Hafida Benarmas
À travers la démolition de la terrasse du Cintra, c’est toute une mémoire que l’on piétine, on fracture un récit urbain et on abîme un peu plus l’âme d’une ville intellectuelle, ouverte et cosmopolite.
La démolition de la terrasse du Cintra a suscité une profonde indignation parmi les Oranais. Et à juste titre. Cette terrasse n’avait rien de laid, rien d’anarchique. Elle s’inscrivait harmonieusement dans le paysage du boulevard La Soummam, au cœur du centre-ville, bordé de ses immeubles osmaniens au cachet européen assumé. Elle prolongeait naturellement l’histoire architecturale et sociale de cet espace emblématique.
Le Cintra n’est pas un simple établissement commercial. C’est une brasserie légendaire, ouverte au début des années 1920, vers 1921, qui a marqué la vie intellectuelle et sociale oranaise. Lieu de rencontres, de débats et de sociabilité, il a été fréquenté par Albert Camus et par des élites culturelles et intellectuelles. Son décor rétro, inspiré des saloons, avec ses tonneaux en bois et son ambiance singulière, faisait partie intégrante de son identité.
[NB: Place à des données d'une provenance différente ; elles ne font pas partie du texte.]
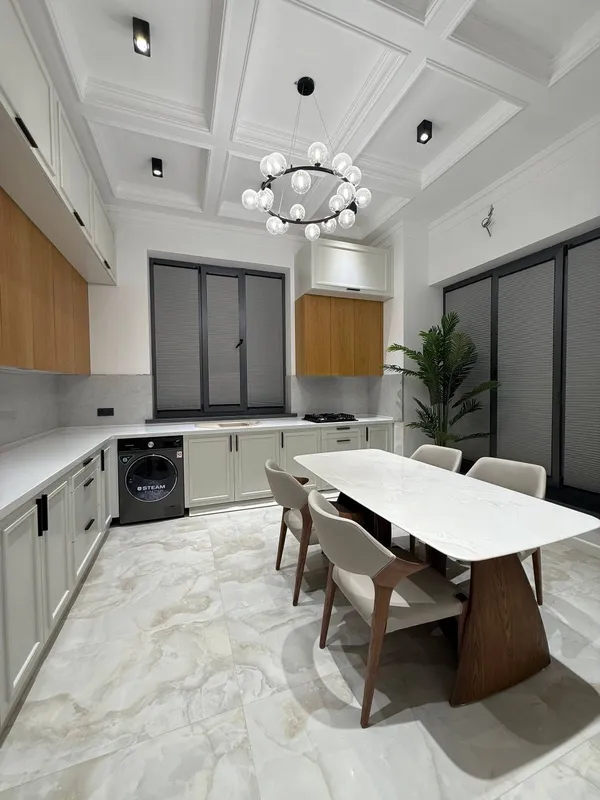 Дом продается Евро на Академ Городок 7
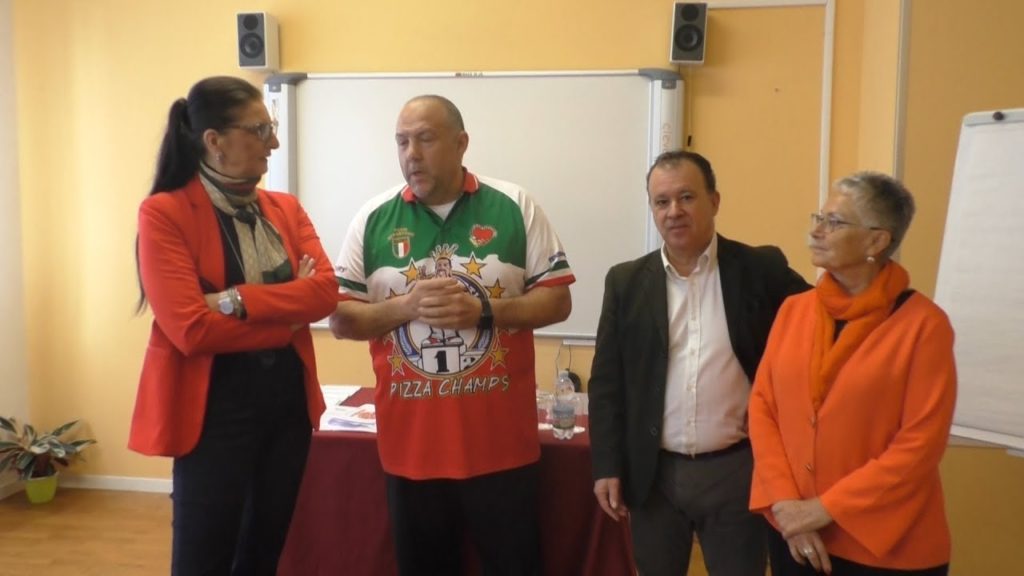 De Filippi, dove la pizza fa scuola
Rénové et rouvert en 2014, le Cintra avait réussi à préserver son cachet parisien tout en proposant une cuisine méditerranéenne contemporaine. Il symbolisait cette continuité fragile mais précieuse entre passé et présent, entre héritage et modernité, qui fait la richesse d’une ville comme Oran.
Plus troublant encore, la terrasse démolie était autorisée. Le nouvel acquéreur du lieu était en possession d’une autorisation délivrée par les services habilités. Alors pourquoi cette précipitation à détruire ? Pourquoi ce zèle soudain, quand tant d’atteintes réelles à l’urbanisme et au patrimoine prospèrent ailleurs dans une indifférence quasi générale ?
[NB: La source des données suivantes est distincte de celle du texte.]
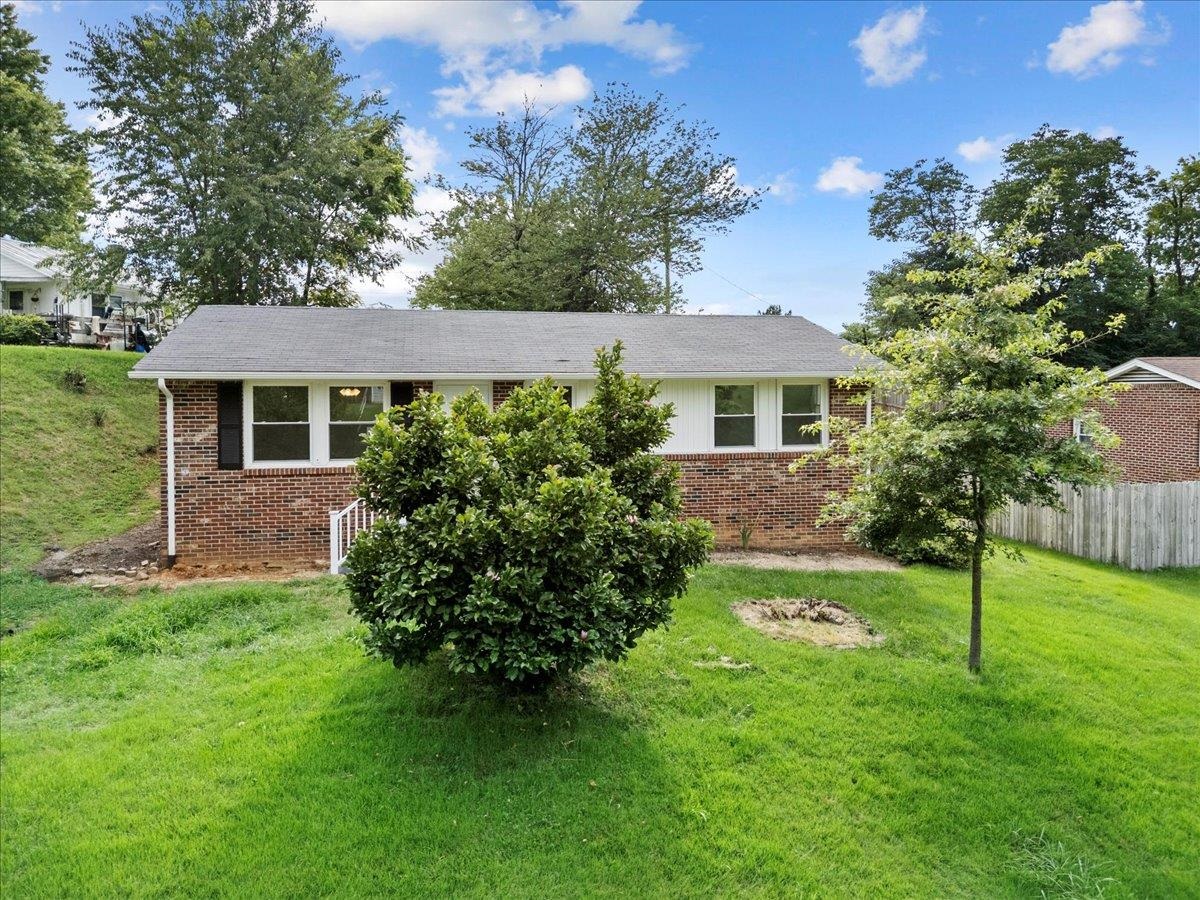2305 Elmwood Street Radford VA 24141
Les images de la démolition, massivement partagées sur les réseaux sociaux, ont renforcé le choc. L’une d’entre elles, particulièrement frappante, concentre à elle seule toute la violence symbolique de l’acte : au premier plan, un pied chaussé d’une espadrille, figé dans le geste de destruction ; en arrière-plan, le Cintra, réduit au rôle de décor sacrifié. Une sémantique visuelle qui en dit long. L’espadrille, objet banal, devient le symbole d’un rapport de force, tandis que le bâtiment, déjà relégué à l’arrière-plan, semble disparaître du cadre comme on l’efface du récit urbain.
On parle de réhabilitation, de valorisation du patrimoine, de tourisme culturel. Mais dans les faits, on démantèle ce qui reste de la mémoire vivante. Le Cintra, avec sa terrasse, était l’un de ces repères urbains qui donnent sens à l’espace public et à l’histoire collective. En la détruisant, ce n’est pas seulement une structure que l’on a abattue, mais un symbole.